**** Source passage

Emotion in non-3D

Monday, May 16, 2022

5:35 a.m. I doubt if I can capture the essence of the special dream I had. I got up, about 90 minutes ago, and wrote down some notes, so I wouldn’t forget the elements, but it may have to become a poem (if that is even possible), if I am to capture any of the essence of it.

So – setting switches – can we get to the twice-deferred subject of emotion in the non-3D?

Perhaps not. Perhaps it was a mistake to suggest it.

Because –?

Because, how practical a question is it? If by definition it does not deal with your life in 3D, what can it do but, at best, satisfy a certain abstract intellectual curiosity?

Say that’s all it did. Is that not worth doing?

Better to do than to speculate, if doing is possible and speculation would take away from doing.

Seems to me you have often enough discussed things that don’t concern us directly, but you have used them to triangulate on things that did concern us directly.

That’s true.

So what’s different here? I get that you want to discuss my dream, but that would make the third excuse for not talking about the subject. Was it a mistake, somehow, to mention it, and you’d rather we forget it?

We can discuss it. The simplest way to approach the subject is by contrast to your experience as 3D beings. You are also non-3D beings, so we are discussing the conflict within you.

So how can it be irrelevant to our lives?

********
**** Given information

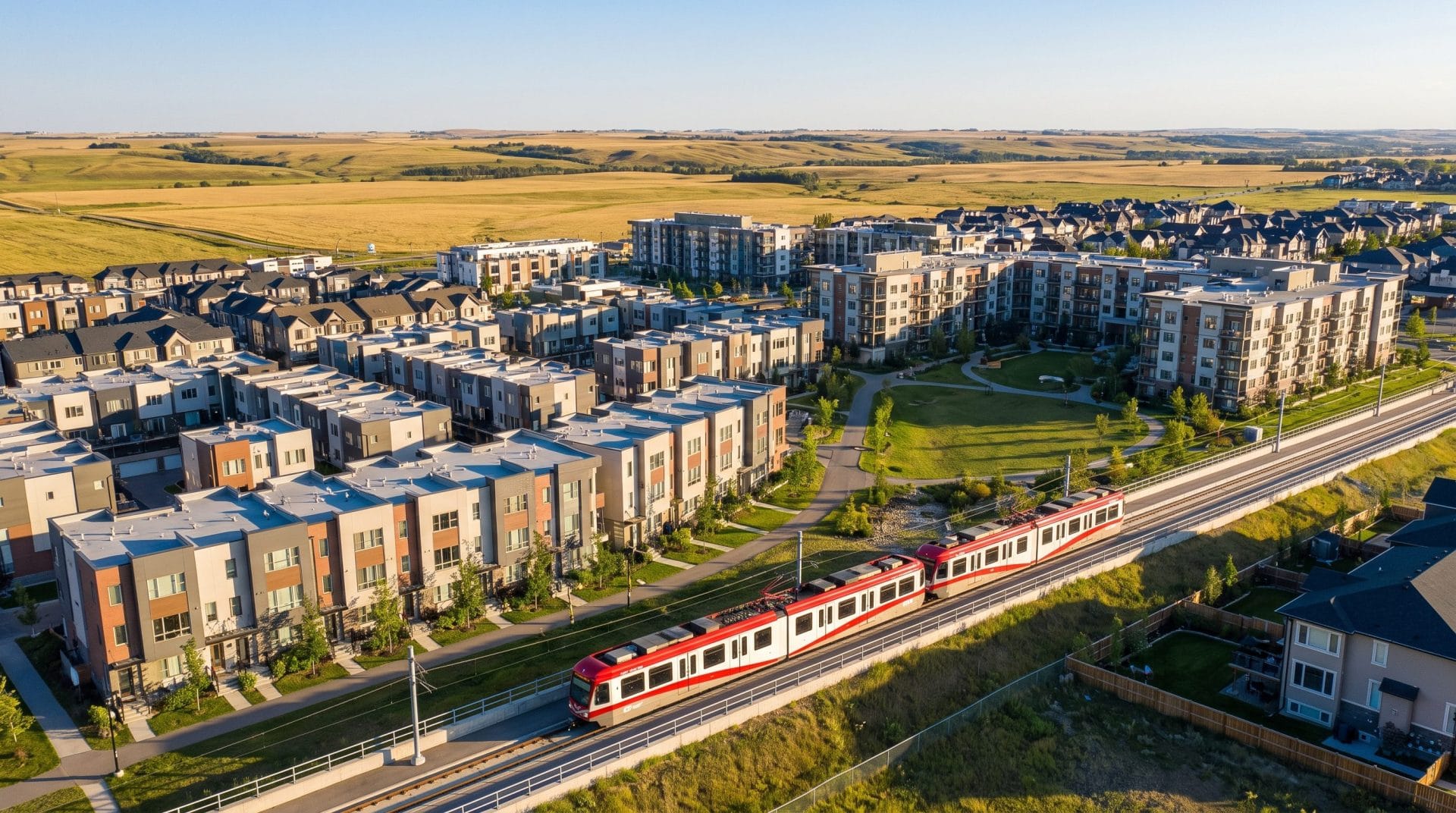 Transit-Friendly Communities in Calgary 2026: Best CTrain Neighbourhoods for Commuters 3 Transit-Friendly Communities in Calgary 2026: Best CTrain Neighbourhoods for Commuters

********

### Tasks to complete
1. Put this sentence from the dialogue on emotion in the non-3D into Spanish: "Better to do than to speculate, if doing is possible and speculation would take away from doing."
2. In the dialogue on emotion in the non-3D, begin at the words "Say that’s all" and stop after "conflict within you.". Write that stretch out again, swapping "excuse" for "pretext".
The data can be set aside; nothing here depends on it.

### Answers for each item
1. Más vale hacer que especular, si es posible hacer y la especulación le quitaría al hacer.

2.
Say that’s all it did. Is that not worth doing?

Better to do than to speculate, if doing is possible and speculation would take away from doing.

Seems to me you have often enough discussed things that don’t concern us directly, but you have used them to triangulate on things that did concern us directly.

That’s true.

So what’s different here? I get that you want to discuss my dream, but that would make the third pretext for not talking about the subject. Was it a mistake, somehow, to mention it, and you’d rather we forget it?

We can discuss it. The simplest way to approach the subject is by contrast to your experience as 3D beings. You are also non-3D beings, so we are discussing the conflict within you.